Supplied material:
▼
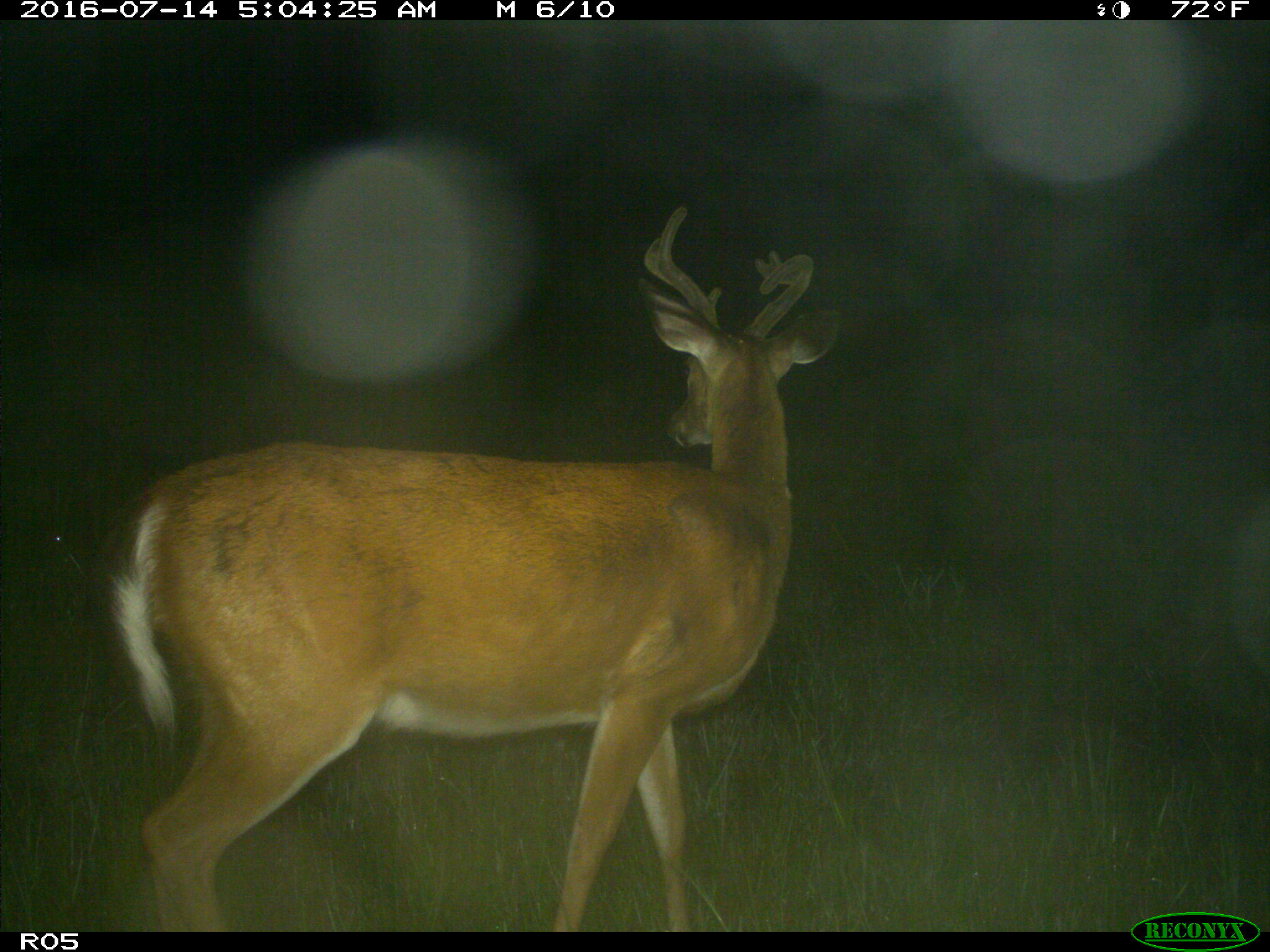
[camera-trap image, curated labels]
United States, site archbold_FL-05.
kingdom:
▲
Problem requirements:
I would like the data above transcribed exactly, with its pictures left out.

Result:
[camera-trap image, curated labels]
United States, site archbold_FL-05.
kingdom:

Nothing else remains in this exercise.